**Task details:**
The stretch from the line with "Golden Tulip Loosdrecht Hotel" through the line with "The Yard - American Near Me - Pittsburgh, Pennsylvania The" in the records below: write it out exactly, and nothing else.

**Records to use:**

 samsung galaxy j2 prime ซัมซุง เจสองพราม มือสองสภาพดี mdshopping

* * *

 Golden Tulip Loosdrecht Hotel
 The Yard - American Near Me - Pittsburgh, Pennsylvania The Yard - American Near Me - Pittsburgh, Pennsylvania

==

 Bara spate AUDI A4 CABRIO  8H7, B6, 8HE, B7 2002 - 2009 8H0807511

**Answer space:**
 Golden Tulip Loosdrecht Hotel
 The Yard - American Near Me - Pittsburgh, Pennsylvania The Yard - American Near Me - Pittsburgh, Pennsylvania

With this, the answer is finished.